• [Aim of the exercise]: Copy out the passage of the post on environmental projects starting at "Regular readers here" and ending at "Speaking of which...", changing "worm bins" to "compost bins".
*** Extract to read
Checkpoint on environmental “tinkering”

Regular readers here will remember my previous posts on environmental projects that I've undertaken. Since it's easy to talk about things when they start up or fail, but not so easy to remember to talk about them otherwise, I thought I'd post a little catch-up note on how things are going.

Since starting our worm bins last fall, Joy and I have had fun with our new little “pets”. Friends we see regularly know how we'll stop them from throwing away tea bags and fruit rinds, squirreling them away to later feed our worms. Since things changed around here, Joy and I combined our worm bins, initially providing enough worms to start a friend's bin, and, after several more months, a slow start for my recently-married sister, as well. We've also fed our worms enough that we've now harvested one tray... providing compost to our rather ridiculous garden of potted plants.

Speaking of which...

Another recent project has been the growing columns. I say columns because we built a second one on Joy's balcony. With two towering piles of growing potential, we've eaten dozens of helpings of salad, several sides of collard greens, a couple of stir-fry's with home grown bok choi, and an occasional meal spruced up with other plants, most of which we had a harder time keeping around, like the spinach which never seem to grow for long before going to seed. And all of it's been organic, and uber-fresh.

The growing columns are a lovely project, but not without their concerns. First of all, as the weather (and ongoing watering) has gone on, concerns about how we'll reinvigorate them next year reign - there's not much hope that these things will hold up for many years, for instance. And things tend to go to seed faster, if only because we try to water the things a lot, but not so heavily as to leave their cardboard outer layer soggy.... but, this also depends on the season. We've been refilling the columns every few months with new plants, depending on what we've been able to get to come up from a separate plant nursery we're also squeezing into our balcony. As a result, we currently have predominantly collard greens growing, for instance, since we've had trouble getting any romaine or other plants to germinate in the last couple of months.

The last project, the most ongoing and lifestyle affecting one, has been well covered here. Bottom line: Joy and I both still regularly (>>4x each week, average) ride our commutes, and typically other trips, on our scooters. My car, now fully paid-off, gets very little driving, outside of trips to the airport and other beyond-scooter travel distances. By contrast, I've put over 2600 miles onto my scooter since March; Joy almost 1000 since May. Yes, I do tend to gloat whenever someone brings up the price of gas.

Anyone have any other fun environmental-friendly projects to suggest?
******
*** Provided records
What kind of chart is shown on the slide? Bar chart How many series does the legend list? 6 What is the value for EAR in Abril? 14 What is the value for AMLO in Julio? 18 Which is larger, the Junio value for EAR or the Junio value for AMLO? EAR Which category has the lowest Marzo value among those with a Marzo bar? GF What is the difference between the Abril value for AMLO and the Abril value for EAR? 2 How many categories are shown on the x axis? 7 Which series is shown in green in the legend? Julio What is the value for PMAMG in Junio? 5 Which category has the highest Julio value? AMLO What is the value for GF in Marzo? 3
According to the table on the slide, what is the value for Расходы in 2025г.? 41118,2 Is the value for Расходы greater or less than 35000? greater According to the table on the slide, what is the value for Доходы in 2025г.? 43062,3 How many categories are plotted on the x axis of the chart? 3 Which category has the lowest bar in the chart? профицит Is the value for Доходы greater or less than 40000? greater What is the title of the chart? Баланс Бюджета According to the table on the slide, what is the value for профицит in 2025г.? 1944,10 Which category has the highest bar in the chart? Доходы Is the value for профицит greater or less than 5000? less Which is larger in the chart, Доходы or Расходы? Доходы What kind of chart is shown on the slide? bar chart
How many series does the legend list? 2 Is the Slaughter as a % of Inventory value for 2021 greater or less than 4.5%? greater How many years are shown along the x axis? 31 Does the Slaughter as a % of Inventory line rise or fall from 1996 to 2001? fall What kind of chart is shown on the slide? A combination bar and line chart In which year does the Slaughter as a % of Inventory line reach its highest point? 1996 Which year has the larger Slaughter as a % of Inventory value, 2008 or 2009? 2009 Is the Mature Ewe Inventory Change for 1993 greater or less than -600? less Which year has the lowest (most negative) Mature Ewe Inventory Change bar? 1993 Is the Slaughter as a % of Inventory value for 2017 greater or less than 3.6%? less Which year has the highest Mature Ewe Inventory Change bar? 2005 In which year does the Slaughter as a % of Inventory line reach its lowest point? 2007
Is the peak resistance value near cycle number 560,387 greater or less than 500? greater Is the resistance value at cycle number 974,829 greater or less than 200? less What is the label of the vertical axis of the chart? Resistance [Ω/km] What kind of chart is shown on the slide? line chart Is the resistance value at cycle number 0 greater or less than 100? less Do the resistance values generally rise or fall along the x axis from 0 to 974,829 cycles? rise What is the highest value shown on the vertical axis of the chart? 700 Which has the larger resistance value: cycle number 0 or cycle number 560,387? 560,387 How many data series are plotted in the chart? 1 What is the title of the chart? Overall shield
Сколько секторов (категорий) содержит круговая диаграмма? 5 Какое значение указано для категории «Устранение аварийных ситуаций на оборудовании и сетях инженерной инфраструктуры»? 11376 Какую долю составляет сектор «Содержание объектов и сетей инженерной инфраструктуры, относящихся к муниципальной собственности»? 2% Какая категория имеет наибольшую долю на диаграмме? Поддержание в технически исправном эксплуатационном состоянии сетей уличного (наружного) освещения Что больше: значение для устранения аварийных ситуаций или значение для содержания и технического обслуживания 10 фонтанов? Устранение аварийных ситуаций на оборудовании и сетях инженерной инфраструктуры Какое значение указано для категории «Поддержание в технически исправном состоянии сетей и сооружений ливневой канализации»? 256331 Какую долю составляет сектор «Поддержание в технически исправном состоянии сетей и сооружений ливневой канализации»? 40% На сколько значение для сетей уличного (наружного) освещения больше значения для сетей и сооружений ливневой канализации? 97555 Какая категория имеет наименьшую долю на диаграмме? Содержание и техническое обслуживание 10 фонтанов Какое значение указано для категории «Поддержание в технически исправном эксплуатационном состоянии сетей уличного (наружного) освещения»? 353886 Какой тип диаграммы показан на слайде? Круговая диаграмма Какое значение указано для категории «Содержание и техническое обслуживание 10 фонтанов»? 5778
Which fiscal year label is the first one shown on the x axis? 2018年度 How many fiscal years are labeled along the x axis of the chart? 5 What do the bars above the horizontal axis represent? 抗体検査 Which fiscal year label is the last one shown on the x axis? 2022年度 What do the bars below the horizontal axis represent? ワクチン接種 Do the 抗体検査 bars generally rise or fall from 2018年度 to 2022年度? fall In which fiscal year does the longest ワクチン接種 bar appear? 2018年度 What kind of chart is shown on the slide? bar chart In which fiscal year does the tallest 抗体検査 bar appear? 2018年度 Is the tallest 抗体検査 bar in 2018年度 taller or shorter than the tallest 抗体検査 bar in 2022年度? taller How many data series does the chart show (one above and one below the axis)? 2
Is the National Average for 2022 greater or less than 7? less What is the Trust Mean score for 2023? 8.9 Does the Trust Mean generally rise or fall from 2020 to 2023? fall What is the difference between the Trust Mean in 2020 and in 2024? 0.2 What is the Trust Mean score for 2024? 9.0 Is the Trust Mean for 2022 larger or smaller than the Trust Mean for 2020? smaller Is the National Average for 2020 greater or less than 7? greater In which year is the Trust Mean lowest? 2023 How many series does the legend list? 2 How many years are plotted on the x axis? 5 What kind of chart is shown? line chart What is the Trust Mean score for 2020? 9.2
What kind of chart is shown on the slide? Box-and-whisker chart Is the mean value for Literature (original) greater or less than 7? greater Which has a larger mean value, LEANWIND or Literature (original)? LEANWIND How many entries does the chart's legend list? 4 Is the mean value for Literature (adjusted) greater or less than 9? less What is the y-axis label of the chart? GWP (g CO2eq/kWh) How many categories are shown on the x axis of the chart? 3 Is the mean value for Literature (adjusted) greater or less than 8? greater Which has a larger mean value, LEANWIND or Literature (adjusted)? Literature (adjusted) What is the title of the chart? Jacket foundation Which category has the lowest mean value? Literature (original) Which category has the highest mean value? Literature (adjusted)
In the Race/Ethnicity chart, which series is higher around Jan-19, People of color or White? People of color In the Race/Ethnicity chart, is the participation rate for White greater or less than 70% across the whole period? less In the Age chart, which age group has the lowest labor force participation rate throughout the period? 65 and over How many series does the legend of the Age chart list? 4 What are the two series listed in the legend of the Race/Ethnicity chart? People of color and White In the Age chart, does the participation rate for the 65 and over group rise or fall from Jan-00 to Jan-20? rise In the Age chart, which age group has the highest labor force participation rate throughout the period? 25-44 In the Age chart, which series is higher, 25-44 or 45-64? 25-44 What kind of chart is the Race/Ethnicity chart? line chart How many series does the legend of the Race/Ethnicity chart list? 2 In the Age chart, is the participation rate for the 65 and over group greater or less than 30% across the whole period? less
******
• [Reply]:
Regular readers here will remember my previous posts on environmental projects that I've undertaken. Since it's easy to talk about things when they start up or fail, but not so easy to remember to talk about them otherwise, I thought I'd post a little catch-up note on how things are going.

Since starting our compost bins last fall, Joy and I have had fun with our new little “pets”. Friends we see regularly know how we'll stop them from throwing away tea bags and fruit rinds, squirreling them away to later feed our worms. Since things changed around here, Joy and I combined our compost bins, initially providing enough worms to start a friend's bin, and, after several more months, a slow start for my recently-married sister, as well. We've also fed our worms enough that we've now harvested one tray... providing compost to our rather ridiculous garden of potted plants.

Speaking of which...